## YOUR INSTRUCTIONS
Please write out, word for word, the part of the fish and heart health article below that opens with the words containing "Women Can Net" and closes with "in Copenhagen, Denmark.".

[[ SUPPLIED PASSAGE open ]]

Women Can Net the Heart Benefits of Fatty Fish
Dec. 07, 2011 - Consider adding cod and salmon to your weekly meal plan if you're a woman and want to cut your risk for heart disease.
These fish and other types rich in omega-3 fatty acids significantly reduced heart disease risk in younger women, according to a study published this week in the journal Hypertension.
Women who frequently ate fish had half the heart disease of women who never ate fish. And women who ate fish weekly gained even more protection against heart disease.
"We found that even women who ate fish only a couple of times a month benefited," says Marin Strom, Ph.D., at the Statens Serum Institute in Copenhagen, Denmark.
Although previous studies noted that the omega-3 fatty acids in fish promote heart health, they focused on men or older women. "To our knowledge this is the first study of this size that focuses exclusively on women of childbearing age," Dr. Strom says.

[[ SUPPLIED PASSAGE closed ]]
[[ SOURCE MATERIAL open ]]

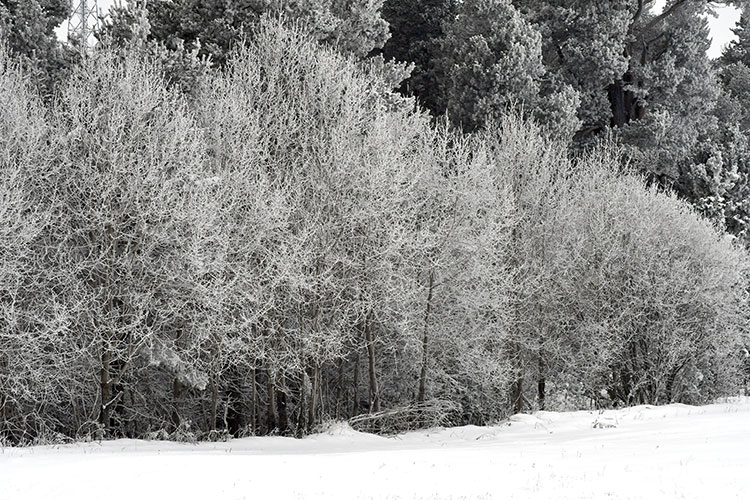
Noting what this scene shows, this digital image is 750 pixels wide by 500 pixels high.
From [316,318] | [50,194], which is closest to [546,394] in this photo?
[316,318]

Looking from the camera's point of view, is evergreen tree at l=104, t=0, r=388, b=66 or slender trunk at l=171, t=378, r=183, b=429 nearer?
slender trunk at l=171, t=378, r=183, b=429

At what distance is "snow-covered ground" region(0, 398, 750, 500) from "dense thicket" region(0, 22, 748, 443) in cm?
227

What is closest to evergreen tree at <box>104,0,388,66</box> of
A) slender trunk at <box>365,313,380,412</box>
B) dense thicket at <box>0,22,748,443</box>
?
dense thicket at <box>0,22,748,443</box>

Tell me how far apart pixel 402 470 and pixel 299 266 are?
5.91 metres

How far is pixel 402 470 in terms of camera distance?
1216cm

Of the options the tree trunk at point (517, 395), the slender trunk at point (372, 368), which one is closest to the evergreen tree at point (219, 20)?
the slender trunk at point (372, 368)

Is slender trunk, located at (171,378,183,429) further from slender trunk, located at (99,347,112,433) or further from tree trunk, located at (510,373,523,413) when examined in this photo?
tree trunk, located at (510,373,523,413)

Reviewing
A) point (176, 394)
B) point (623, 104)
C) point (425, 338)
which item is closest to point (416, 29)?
point (623, 104)

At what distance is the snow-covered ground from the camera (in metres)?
10.5

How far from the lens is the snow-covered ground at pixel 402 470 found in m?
10.5

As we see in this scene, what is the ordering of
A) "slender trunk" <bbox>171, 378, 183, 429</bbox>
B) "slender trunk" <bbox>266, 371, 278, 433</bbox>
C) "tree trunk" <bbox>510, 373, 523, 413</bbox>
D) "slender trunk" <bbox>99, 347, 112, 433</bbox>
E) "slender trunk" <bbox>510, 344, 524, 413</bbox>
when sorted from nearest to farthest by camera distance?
"slender trunk" <bbox>99, 347, 112, 433</bbox>, "slender trunk" <bbox>171, 378, 183, 429</bbox>, "slender trunk" <bbox>266, 371, 278, 433</bbox>, "slender trunk" <bbox>510, 344, 524, 413</bbox>, "tree trunk" <bbox>510, 373, 523, 413</bbox>

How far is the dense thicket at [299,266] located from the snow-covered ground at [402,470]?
227 cm

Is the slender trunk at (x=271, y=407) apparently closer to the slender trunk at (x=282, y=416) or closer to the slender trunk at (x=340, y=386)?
the slender trunk at (x=282, y=416)

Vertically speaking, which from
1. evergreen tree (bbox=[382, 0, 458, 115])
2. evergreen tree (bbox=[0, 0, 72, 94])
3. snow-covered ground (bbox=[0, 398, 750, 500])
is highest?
evergreen tree (bbox=[382, 0, 458, 115])
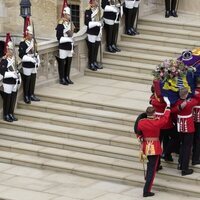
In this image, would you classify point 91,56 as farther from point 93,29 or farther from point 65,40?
point 65,40

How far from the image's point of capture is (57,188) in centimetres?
2397

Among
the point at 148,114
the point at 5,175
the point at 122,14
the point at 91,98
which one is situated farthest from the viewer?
the point at 122,14

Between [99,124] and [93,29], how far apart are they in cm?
299

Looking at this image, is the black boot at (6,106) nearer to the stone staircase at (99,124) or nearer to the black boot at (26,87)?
the stone staircase at (99,124)

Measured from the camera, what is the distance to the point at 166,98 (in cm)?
2361

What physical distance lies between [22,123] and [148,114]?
4007 mm

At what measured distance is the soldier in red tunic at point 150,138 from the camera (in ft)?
75.5

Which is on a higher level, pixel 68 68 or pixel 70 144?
pixel 68 68

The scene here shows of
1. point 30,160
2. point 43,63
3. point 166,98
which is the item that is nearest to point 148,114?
point 166,98

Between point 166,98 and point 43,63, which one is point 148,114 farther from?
point 43,63

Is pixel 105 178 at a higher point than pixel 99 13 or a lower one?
lower

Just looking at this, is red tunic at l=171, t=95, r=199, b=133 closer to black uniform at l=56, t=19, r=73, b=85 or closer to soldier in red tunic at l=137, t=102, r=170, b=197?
soldier in red tunic at l=137, t=102, r=170, b=197

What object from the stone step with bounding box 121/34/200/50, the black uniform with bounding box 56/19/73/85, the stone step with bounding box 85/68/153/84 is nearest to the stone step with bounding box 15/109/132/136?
the black uniform with bounding box 56/19/73/85

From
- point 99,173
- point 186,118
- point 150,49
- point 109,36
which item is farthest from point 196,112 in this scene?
point 109,36
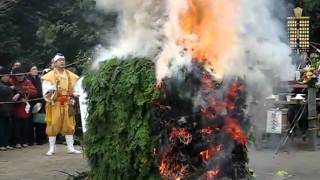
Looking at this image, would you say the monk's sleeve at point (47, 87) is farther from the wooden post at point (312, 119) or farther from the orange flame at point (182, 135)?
the orange flame at point (182, 135)

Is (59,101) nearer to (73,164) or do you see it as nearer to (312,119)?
(73,164)

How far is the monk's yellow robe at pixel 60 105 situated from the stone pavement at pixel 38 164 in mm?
497

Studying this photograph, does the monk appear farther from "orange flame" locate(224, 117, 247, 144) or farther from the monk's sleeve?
"orange flame" locate(224, 117, 247, 144)

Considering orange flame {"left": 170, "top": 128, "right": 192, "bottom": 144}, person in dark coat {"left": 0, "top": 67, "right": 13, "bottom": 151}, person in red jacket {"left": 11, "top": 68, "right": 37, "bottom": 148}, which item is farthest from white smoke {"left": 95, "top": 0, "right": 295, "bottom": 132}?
person in red jacket {"left": 11, "top": 68, "right": 37, "bottom": 148}

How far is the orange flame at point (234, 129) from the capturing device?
5.91 m

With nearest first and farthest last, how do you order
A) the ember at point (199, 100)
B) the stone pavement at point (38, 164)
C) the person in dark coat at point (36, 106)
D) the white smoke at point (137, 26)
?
the ember at point (199, 100), the white smoke at point (137, 26), the stone pavement at point (38, 164), the person in dark coat at point (36, 106)

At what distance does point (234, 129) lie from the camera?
19.5ft

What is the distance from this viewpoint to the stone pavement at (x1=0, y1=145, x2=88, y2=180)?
8984 mm

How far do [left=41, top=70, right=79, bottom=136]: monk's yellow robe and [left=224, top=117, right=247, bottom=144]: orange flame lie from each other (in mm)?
5616

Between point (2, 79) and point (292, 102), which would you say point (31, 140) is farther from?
point (292, 102)

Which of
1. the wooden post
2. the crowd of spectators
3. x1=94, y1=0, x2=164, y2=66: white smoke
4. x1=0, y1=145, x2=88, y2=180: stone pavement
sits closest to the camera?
x1=94, y1=0, x2=164, y2=66: white smoke

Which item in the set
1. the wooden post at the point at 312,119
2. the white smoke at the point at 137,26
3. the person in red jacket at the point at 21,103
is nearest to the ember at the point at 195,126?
the white smoke at the point at 137,26

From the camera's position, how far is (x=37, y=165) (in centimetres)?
997

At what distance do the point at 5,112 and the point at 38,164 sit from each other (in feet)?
7.30
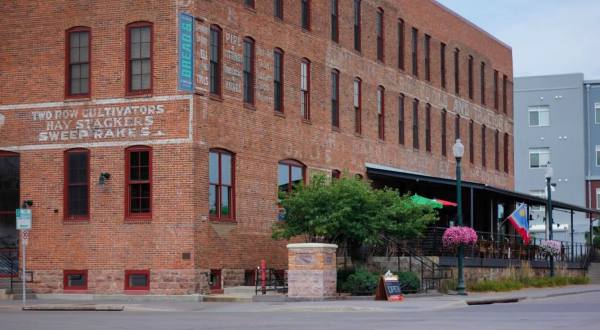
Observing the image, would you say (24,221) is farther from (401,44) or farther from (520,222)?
(520,222)

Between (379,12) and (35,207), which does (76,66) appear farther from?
(379,12)

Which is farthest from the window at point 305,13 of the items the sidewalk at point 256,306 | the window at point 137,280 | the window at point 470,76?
the window at point 470,76

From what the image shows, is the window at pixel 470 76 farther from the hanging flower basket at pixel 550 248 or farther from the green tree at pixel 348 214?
the green tree at pixel 348 214

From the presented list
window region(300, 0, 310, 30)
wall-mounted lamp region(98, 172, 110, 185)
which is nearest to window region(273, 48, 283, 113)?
window region(300, 0, 310, 30)

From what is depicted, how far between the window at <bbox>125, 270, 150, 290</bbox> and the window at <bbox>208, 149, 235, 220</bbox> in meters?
2.86

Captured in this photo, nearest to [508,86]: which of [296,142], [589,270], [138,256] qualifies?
[589,270]

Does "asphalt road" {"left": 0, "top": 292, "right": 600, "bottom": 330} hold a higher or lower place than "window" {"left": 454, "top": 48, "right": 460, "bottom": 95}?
lower

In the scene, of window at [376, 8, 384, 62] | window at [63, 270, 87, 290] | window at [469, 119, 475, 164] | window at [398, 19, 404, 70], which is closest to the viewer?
window at [63, 270, 87, 290]

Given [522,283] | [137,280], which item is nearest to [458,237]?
[522,283]

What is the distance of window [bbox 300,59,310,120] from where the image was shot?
141 feet

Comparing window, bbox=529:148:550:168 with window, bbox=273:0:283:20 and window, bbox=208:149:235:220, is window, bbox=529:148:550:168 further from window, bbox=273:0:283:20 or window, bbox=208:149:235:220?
window, bbox=208:149:235:220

[[ SOURCE MATERIAL closed ]]

## RESULT FOR THIS EXERCISE
Women Can Net the Heart Benefits of Fatty Fish
Dec. 07, 2011 - Consider adding cod and salmon to your weekly meal plan if you're a woman and want to cut your risk for heart disease.
These fish and other types rich in omega-3 fatty acids significantly reduced heart disease risk in younger women, according to a study published this week in the journal Hypertension.
Women who frequently ate fish had half the heart disease of women who never ate fish. And women who ate fish weekly gained even more protection against heart disease.
"We found that even women who ate fish only a couple of times a month benefited," says Marin Strom, Ph.D., at the Statens Serum Institute in Copenhagen, Denmark.